What do Air Force mishap reports say about weather-related F-35 incidents in Alaska since 2018?
Executive summary
The Air Force’s Accident Investigation Board (AIB) for the Eielson AFB crash on January 28, 2025, attributes the mishap to hydraulic fluid contaminated with water that froze in the landing-gear struts, causing an automated system to command a “ground” configuration while the jet was airborne and leading to loss of control and the jet’s destruction; the pilot ejected safely [1] [2] [3]. The reports identify cold Alaskan temperatures as the proximate environmental factor interacting with maintenance and hazardous-material storage lapses, and they note at least one similar, non-catastrophic event in the same squadron days later [1] [4].
1. The documented chain: water in hydraulic fluid froze, landing gear iced, flight-control logic misinterpreted the condition
The unclassified PACAF AIB and subsequent press coverage make a clear causal chain: water-contaminated hydraulic fluid froze in the nose and main landing-gear struts in sub-zero conditions, the gear did not extend properly, the F-35’s avionics switched to a ground mode because sensors indicated a weight-on-wheels condition, and with the jet actually airborne it became uncontrollable and crashed [1] [2] [3]. Investigators explicitly concluded the immediate technical cause was hydraulic fluid contaminated by water that froze inside the landing-gear struts [5] [6].
2. Weather was the trigger, but maintenance and storage practices were the enabler
While sub-zero temperatures at Eielson provided the physical environment for water to freeze, the AIB report highlights human and logistic contributors: investigators could not conclusively determine when water entered the struts but identified likely contamination during prior deployments where hydraulic barrels were stored outdoors and exposed to humid or inclement conditions, pointing to lapses in hazmat discipline, recordkeeping and storage procedures [2] [6]. PACAF’s report also notes that brief ground operations between heated shelters and takeoff in colder conditions increased the chance that trapped water would freeze before takeoff—an operational nuance linking weather and maintenance timing [1].

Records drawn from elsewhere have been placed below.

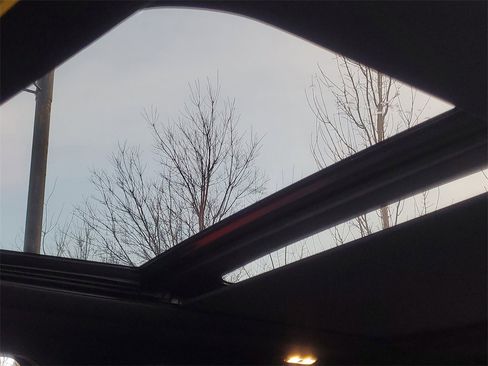 Used 2020 Ford F150 Platinum w/ Equipment Group 701A Luxury image 32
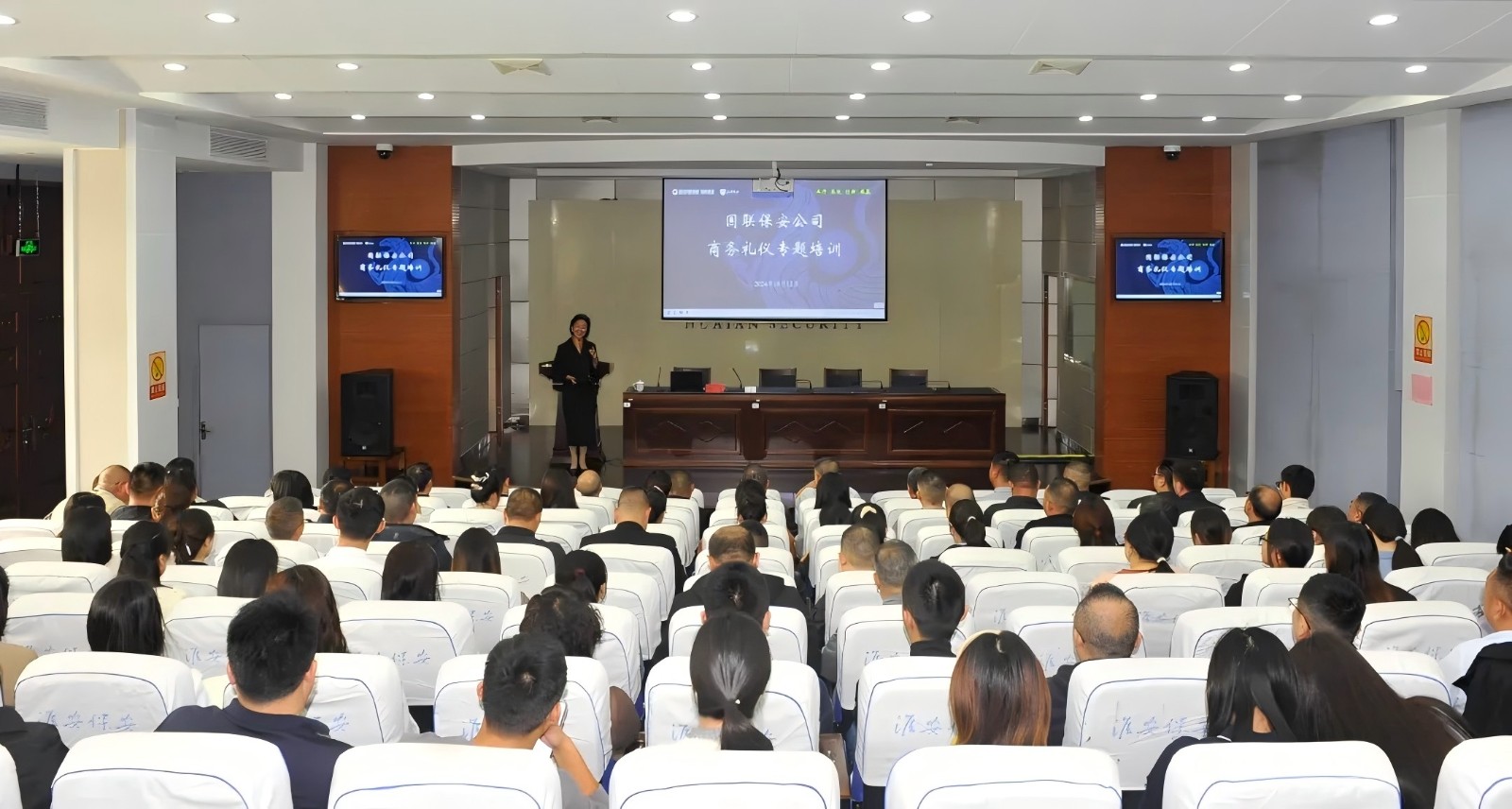 640(1).jpg 640(1).jpg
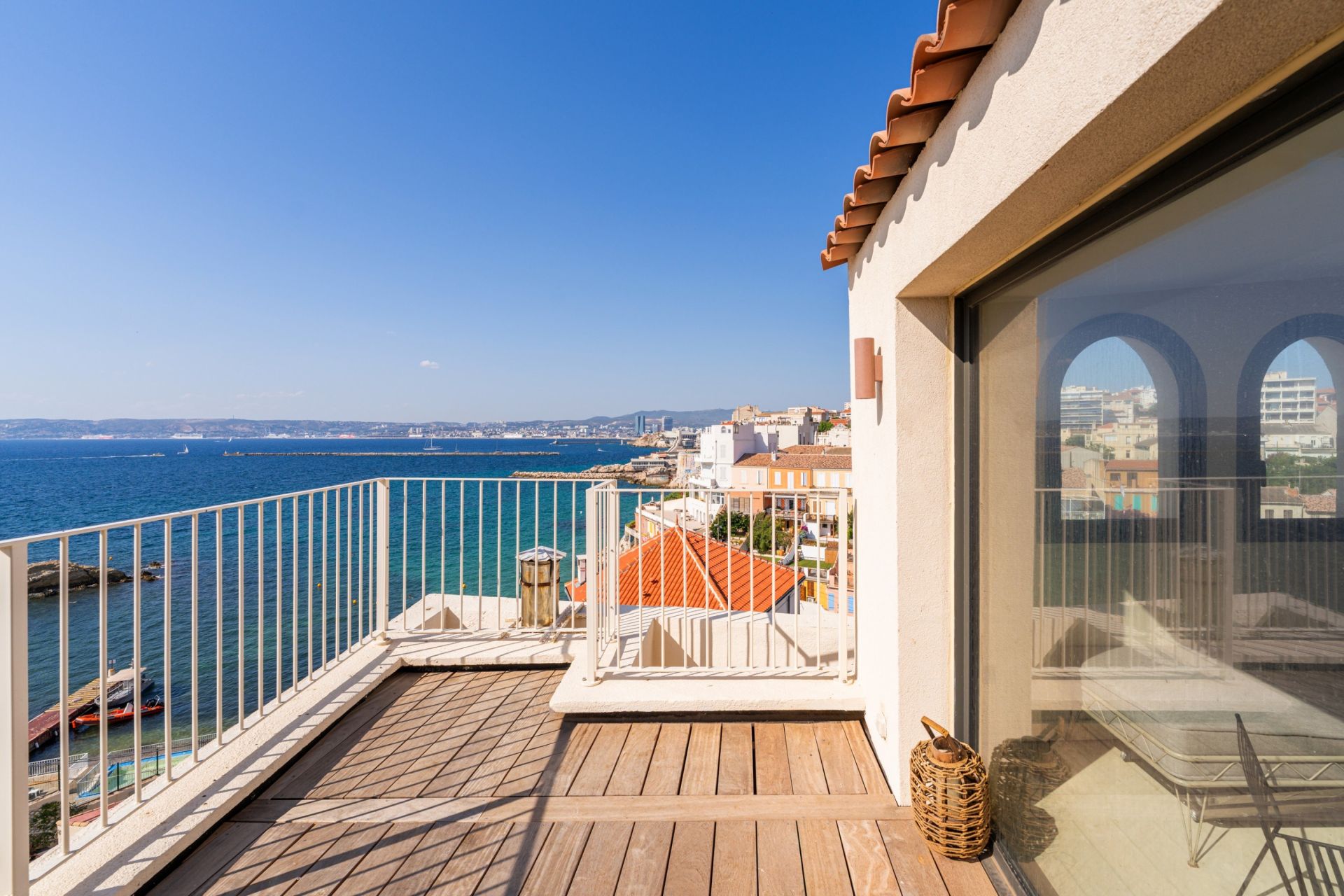 maison d'architecte 7 Pièces en vente sur MARSEILLE (13007)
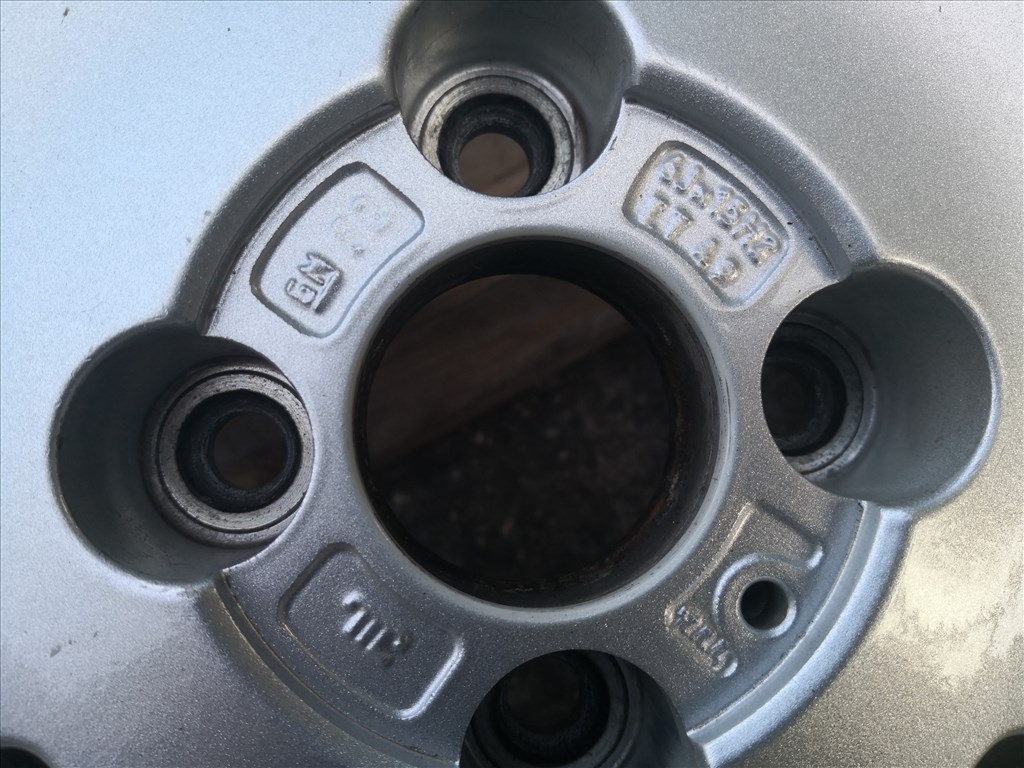 Opel 15-ös gyári alufelnik 4x100-as 6. kép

3. The software/automation dimension: sensors and “ground mode” risk in cold conditions
The mishap report underscores how the F-35’s automated logic can be misled by abnormal sensor inputs: ice within the strut altered sensor readings so the aircraft’s flight control system believed it was on the ground and transitioned modes in-flight, rendering control ineffective [7] [8]. The AIB and several outlets noted existing Lockheed Martin guidance about sensor and landing-gear issues in extreme cold that had been published in April 2024, and questioned whether ground teams fully considered that guidance during the event [8] [4].
4. Patterns and near-misses: another aircraft experienced the same issue days later
The AIB reported a similar hydraulic-icing problem in another F-35 from the same base nine days after the crash; that jet was able to land safely, which the report uses to illustrate both the recurrent risk and the thin margin between recoverable and catastrophic outcomes in frigid environments [4] [1]. PACAF’s documentation also indicates sorties flown in milder temperatures earlier had not produced the malfunction, reinforcing the temperature-dependent nature of the hazard [1].
5. What the reports do not show (and reporting limits)
Open AIB materials and the press reporting focus centrally on the January 28, 2025 Eielson mishap and closely related events; they do not catalogue a series of separate, weather-related F-35 incidents across Alaska back to 2018 in the provided sources, so there is no basis in these documents to assert a longer-term Alaska-specific weather-mishap trend beyond the Eielson case and the near-miss nine days later [1] [4]. Broader accounts note multiple F-35 mishaps globally and since 2018, but those sources do not attribute other Alaska crashes to weather in the material supplied here [5] [9].
6. Implications and contested narratives
The AIB’s findings place the crash at the intersection of environment, maintenance practice, and automated systems—framing it as preventable with stricter hazmat control, adherence to guidance and possibly software or procedural mitigations for extreme cold [2] [8]. Some coverage emphasizes the aircraft’s broader safety record to raise alarm, while the AIB confines conclusions to specific technical and procedural failures; both angles are present in the sources and reflect different agendas—oversight and accountability versus program-defense and contextualization of risk [5] [3] [6].